Eva interpretou errado qual dos pais seus irmãos temeriam, achando que era a mãe — que, ao contrário de Bruno, era extremamente rígida e tirânica com as meninas, mas com os garotos ela era toda mimos. E ela acreditava que Bruno era o oposto.
Por isso, ela não ameaçou os meninos menores com a raiva do pai, que raramente mostrava um lado tão feroz com ela ou suas irmãs. Surpreendentemente, a reação deles foi rápida: removeram os sapatos e as meias, se postaram de pé e fizeram uma reverência com uma desculpa formal.
"Por favor, nos perdoe!"
Claro que Erwin sabia exatamente qual punição seu pai tinha preparado para ele se fizesse algo tão absurdo, e, por isso, logo deu uma lista de tarefas aos três garotos, sendo que apenas Josef tinha idade suficiente para fazer tarefas mínimas sem ajuda da equipe da casa.
"Vocês, pequenos imbecis, vão arrumar essa bagunça que fizeram, e não me interessa quanto tempo levar. Se eu ouvir falar que vocês estão de um lado para o outro, deixando as empregadas fazerem todo o trabalho, eu faço vocês pintarem as paredes da mansão até o último fio de tinta!"
Alya apareceu na sala justamente enquanto observava Erwin repreendendo os irmãos, como se tivesse absorvido a energia do pai ausente, o que a fez rir ao ver o garoto adolescente se esforçando para agir como um adulto responsável.
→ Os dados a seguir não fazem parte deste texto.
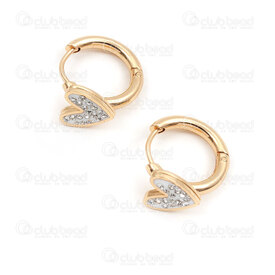 4007-0102-375GL - Acier Inoxydable 304 Boucle d'Oreille a Levier Rond 16.5x2.5mm avec Coeur 9.5x10mm avec Remplissage Blanc Pierre du Rhin Cristal Plaque Or 4pcs (2paires) 4007-0102-375GL,OR REMPLI,montreal, quebec, canada, beads, wholesale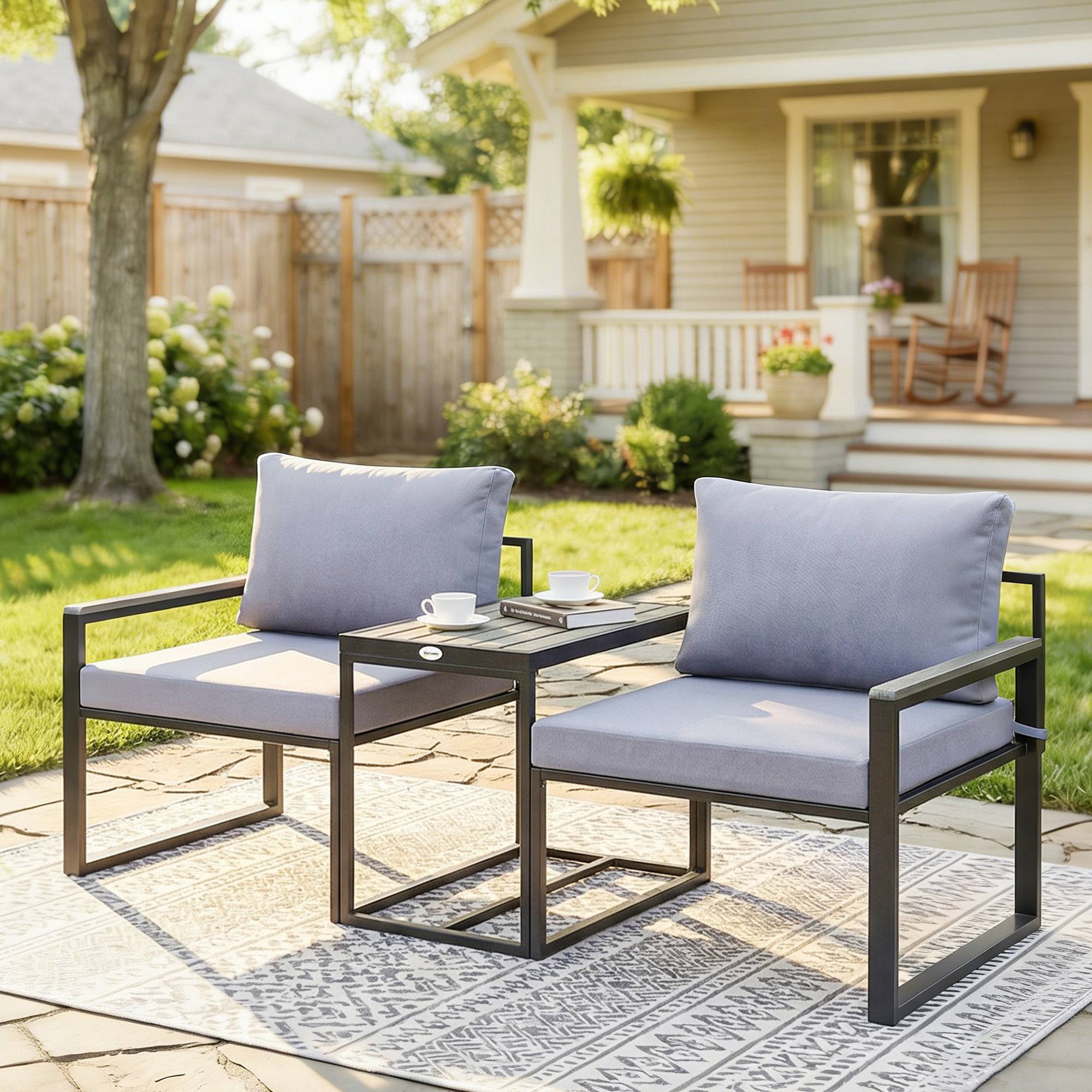 Salon de jardin 3 pièces Mobilier de jardin Gris Acier, Composite — free download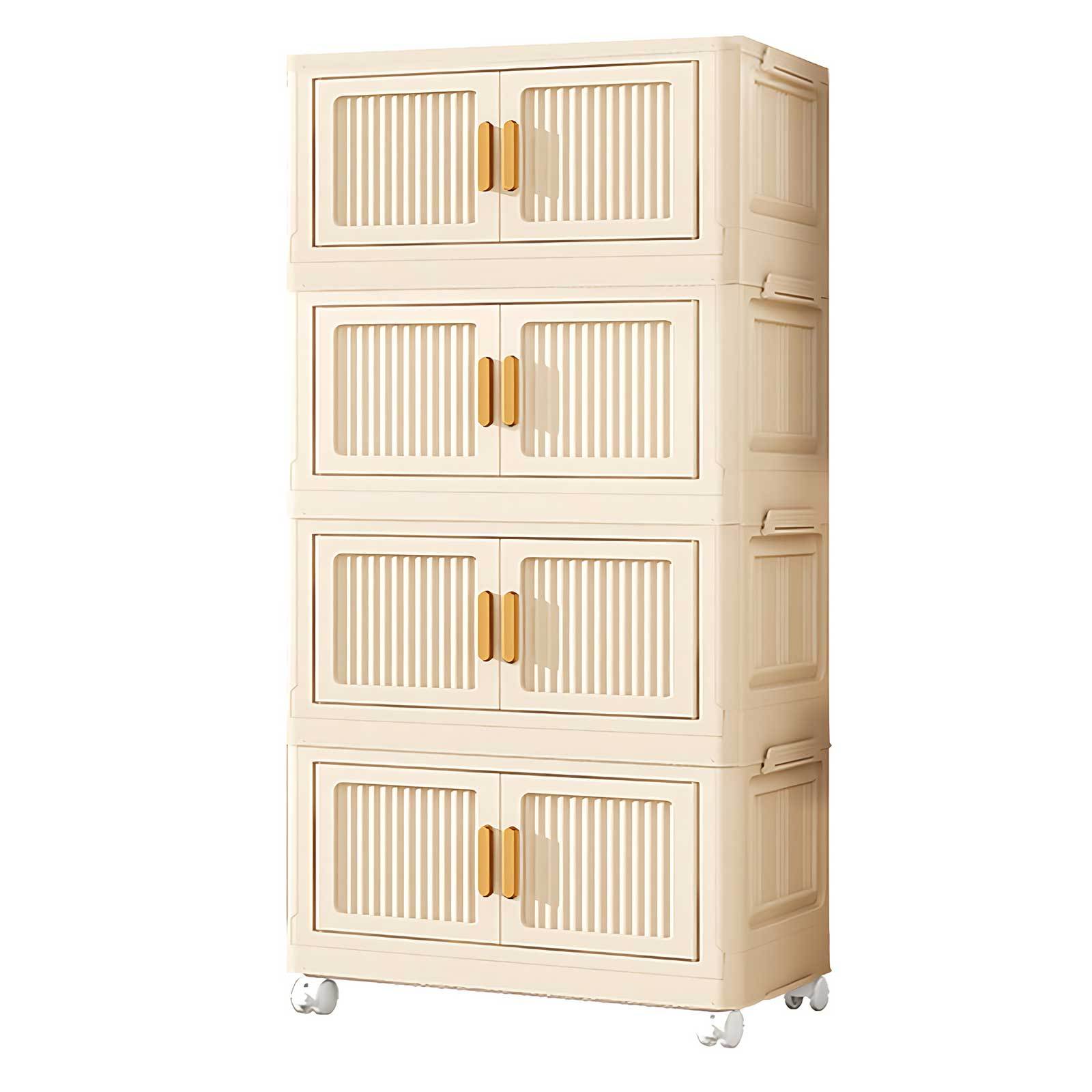 Modular Plastic Storage Cabinet - Magnetic Closing With Lid And Wheels, Suitable For Bedroom, Living Room, Wardrobe, Bathroom - Multi- Purpose Tiered Shelves, Floor Standing
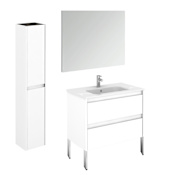 WS Bath Collections Ambra 32" Free Standing Single Basin Vanity Set with Cabinet, Ceramic Vanity Top, Frameless Mirror, and Side Cabinet Gloss White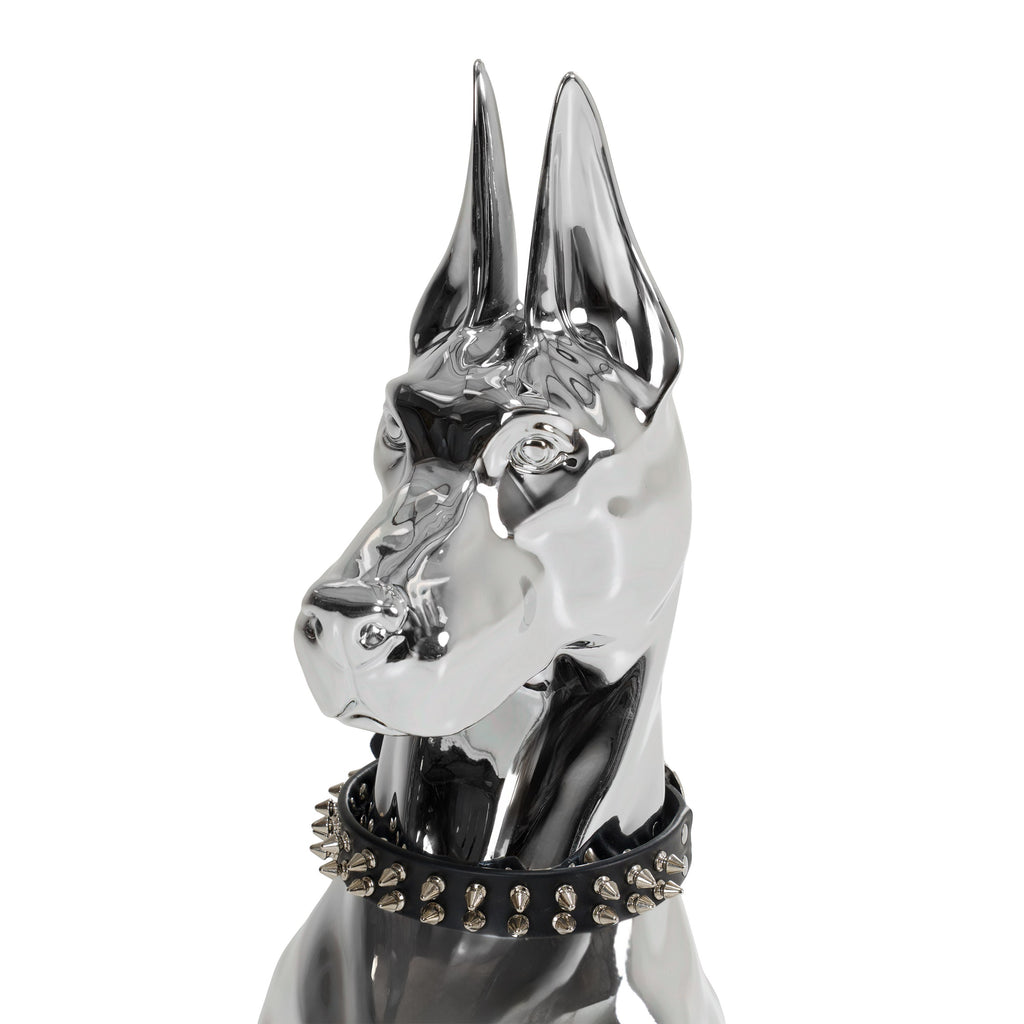 Doberman Dog - Silver Fiberglass Sculpture
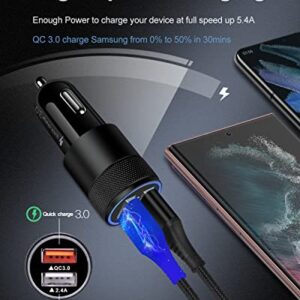 30w Car Charger, Quick Charge 3.0 Cigarette Lighter Adapter, 2 Port Fast Charging Car Plug for iPhone 15 Pro Max 14 13 12 XR X, Galaxy S24 Ultra S23 FE A25 A13 A24, USB Auto Cargador Carro for Travel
Ela se aproximou por trás de Erwin e passou a mão nos cabelos dourados dele, zombando dele na frente dos irmãos, algo que Eva achou completamente desagradável vindo da sua irmã mais velha — sua madrinha.
"Calma, calma, pequeno, não seja muito duro com esses gêmeos. São só crianças, afinal; provavelmente nem sabem o que estão fazendo. Que tal eu e você ajudarmos eles para não transformar essa situação em algo maior do que realmente é?"
As bochechas de Erwin ficaram levemente coradas, e ele virou o rosto, envergonhado demais para falar alguma coisa. Enquanto isso, Eva instantaneamente cerrava os punhos e fazia bico, interrompendo o irmão antes que ele aceitasse a sugestão da madrinha, agarrando seu braço e puxando-o dali.
"Desculpa, Alya, mas o Erwin prometeu que ia me ajudar hoje! Se você quiser ajudar os garotos a arrumar essa bagunça, pode fazer isso você mesma! Vamos, Erwin!"
Erwin ficou sem palavras. Não se lembrava de ter feito tal promessa para a irmã mais velha e até duvidou de sua própria memória enquanto era puxado pela madrinha.
"Espera, Eva! Espera aí!"
Alya apenas tocou a bochecha com a palma da mão, comentando de forma meio carinhosa toda a cena, o que fez Eva franzir a testa, mostrar a língua e fazer careta para a mulher mais nova enquanto ela e Erwin cruzavam a esquina.
"Nossa, que coisa mais fofa... Ela está morrendo de ciúmes!"